To make matters worse, consuming caffeine can also decrease the quality of the little sleep you get. In a study published in the journal Pediatrics, 191 seventh- through ninth-graders reported their daily caffeine intake and the amount of sleep they got over a two-week period. Higher caffeine intake—up to 800 milligrams per day, the equivalent of eight cups of coffee—was associated with shorter nighttime sleep, increased wake time after sleep began, and increased daytime sleep. The study also documented increased sleep fragmentation and trouble staying asleep once the kids finally dozed off.

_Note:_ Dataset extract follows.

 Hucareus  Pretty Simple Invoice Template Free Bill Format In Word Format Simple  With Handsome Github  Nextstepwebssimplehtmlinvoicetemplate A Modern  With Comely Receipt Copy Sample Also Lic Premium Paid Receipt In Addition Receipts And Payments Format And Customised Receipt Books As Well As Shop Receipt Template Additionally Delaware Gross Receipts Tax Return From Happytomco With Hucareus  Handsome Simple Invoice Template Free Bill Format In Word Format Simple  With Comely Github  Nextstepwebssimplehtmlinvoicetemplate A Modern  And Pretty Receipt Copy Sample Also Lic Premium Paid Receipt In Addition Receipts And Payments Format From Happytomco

Are you rethinking your own four daily cups of coffee? And starting to wonder about banning soft drinks and other caffeine carriers from the fridge? Here’s one other fact to add to your thinking: A recent study correlated caffeine intake with mood deterioration—which means your teen’s mood, and your own, may go downhill even further when you use caffeine to try to pump up your energy after a short or bad night’s sleep.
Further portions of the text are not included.